Loser: SMU (and TCU, as the Iron Skillet goes on hiatus)
Every time an ancient college football rivalry goes on hiatus, a mascot sheds a tear. Saturday's game between SMU and TCU was yet another quality win for a Horned Frogs team that should crack the top 25 soon. It was a frustrating loss for a Mustangs team unlikely to repeat its shocking 2024 breakthrough. But more than that, it represented—for the foreseeable future—the demise of a 110-year-old series. SMU and TCU administration, let's get together and keep this regional feud going—how about a return in 2035 for the centennial of one of the best games of the 1930s?
Winner: John Mateer, a low-key September Heisman winner
To win the Heisman Trophy—moreso than any other trophy in sports—you need a narrative.

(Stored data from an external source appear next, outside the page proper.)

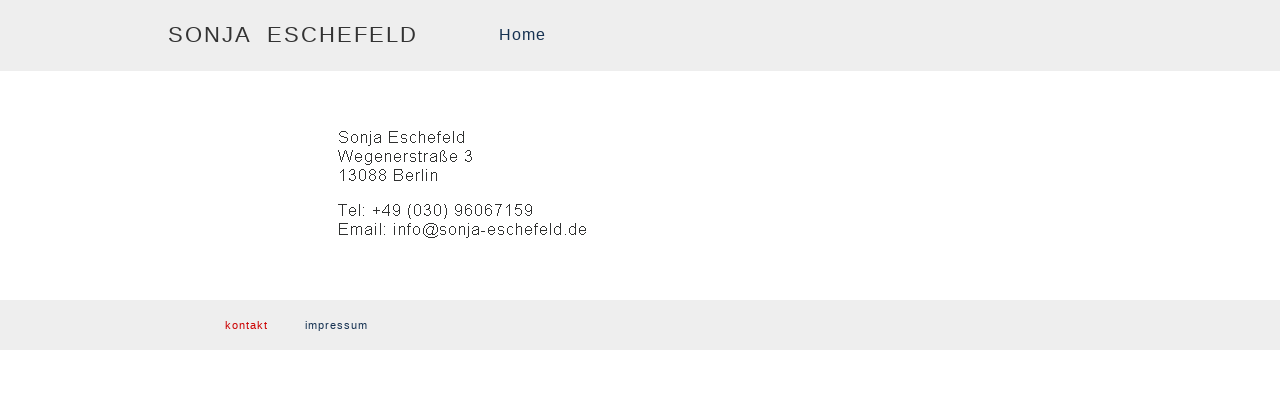

--- FILE ---
content_type: text/html
request_url: https://sonja-eschefeld.de/htm/kontakt.htm
body_size: 3085
content:
<!DOCTYPE HTML PUBLIC "-//W3C//DTD HTML 4.0//EN">
<html>
<head>
<meta http-equiv="content-type" content="text/html; charset=utf-8">
<title>Sonja Eschefeld</title>
<meta name="robots" content="index, follow">
<meta name="title" content="aktuell">
<meta name="author" content="Administrator">
<meta name="description" content="Sonja Eschefeld Homepage">
<meta name="keywords" content="Malerei, Bildhauerei, Gemälde, Plastiken, Skulpturen, Kompositionen">
<meta name="generator" content="Namo WebEditor v3.0">
<style type="text/css">
body{text-decoration:none; font-family:Arial,Helvetica; font-size:16px; letter-spacing:1px;}
a:link{text-decoration:none; color:#163252}
a:visited{text-decoration:none; color:#163252}
a:hover{text-decoration:none; color:#CC0000}
a:active{text-decoration:none; color:#CC0000)
  </style>
</head>

<body bgcolor="white" text="#333333" link="#163252" vlink="#163252" alink="#CC0000"
 marginheight="0" marginwidth="0" leftmargin="0" topmargin="0">

<table border="0" cellpadding="0" cellspacing="0" width="100%" bgcolor="#EEEEEE">
    <tr>
        <td width="1223" align="center"><div align="center"><table border="0"
             cellpadding="0" cellspacing="0">
                <tr>
                    <td width="40" align="left"><p>&nbsp;</td>
                    <td width="331" align="left"><p align="left" style="font-size:140%; letter-spacing:2px;">SONJA 
                        &nbsp;ESCHEFELD</td>
                    <td width="224" align="left"><p><a href="../index.htm">Home</a></td>
                    <td width="125" align="left"><p>&nbsp;</td>
                    <td width="305" align="left"><p>&nbsp;</td>
                </tr>
            </table></div></td>
    </tr>
</table>
<div align="center"><table border="0" cellpadding="0" cellspacing="0" width="1024">
    <tr>
        <td width="1024" align="center" valign="top"><table border="0">
                <tr>
                    <td width="33" align="left" valign="top"><p>&nbsp;</td>
                    <td width="652" align="left" valign="top"><p style="letter-spacing:1px;">&nbsp;</p>
                        <p style="letter-spacing:1px;"><img src="../base/adr_1.gif"
                         width="258" height="119" border="0"></p>
                        <p>&nbsp;</td>
                </tr>
            </table></td>
    </tr>
</table></div>
<table border="0" cellpadding="0" cellspacing="0" width="100%" bgcolor="#EEEEEE">
    <tr>
        <td width="1223" align="center"><div align="center"><table border="0"
             cellpadding="0" cellspacing="0">
                <tr>
                    <td width="97" align="left"><p>&nbsp;</td>
                    <td width="80" align="left"><p style="font-size:70%;"><font
                         color="#CC0000">kontakt</font></td>
                    <td width="418" align="left"><p style="font-size:70%;"><a href="impressum.htm">impressum</a></td>
                    <td width="125" align="left"><p>&nbsp;</td>
                    <td width="305" align="left"><p>&nbsp;</td>
                </tr>
            </table></div></td>
    </tr>
</table>
</body>

</html>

College football's current clubhouse leader in narrative-ball is Sooners quarterback John Mateer, who lacks overwhelming numbers but has delivered the kind of brute-force big-game competence that tends to impress voters. On Saturday, he looked the part of an early Heisman favorite in shepherding No. 11 Oklahoma past No. 22 Auburn—throwing for 271 yards and leading his team in rushing with 29 yards. His defense's 10 sacks undoubtedly helped him, but so far Mateer is doing everything he can to keep the seat warm for a real Heisman frontrunner—perhaps a future version of himself, if he can thrive against No. 8 Texas in three weeks.
Loser: College football's old-fashioned television logic
It was far from the worst broadcast-television flub of the week, but NBC scored a telling own goal as afternoon turned to evening Saturday. Late in No. 24 Notre Dame's weather-delayed 56–30 blowout win over Purdue, the network seemed frustratingly reluctant to move over to No. 9 Illinois's much-hyped game against No. 19 Indiana. Jack Donaghy and company finally yielded just before kickoff, giving the best game of the week in college football almost no build-up and confusing all three of the Hoosier State's major fanbases. The episode was ultimately minor, but indicative of the sport's self-defeating allegiance to capital-B Big Brands. When in doubt, defer to the game between top-25 teams; always defer to the game between top-25 teams.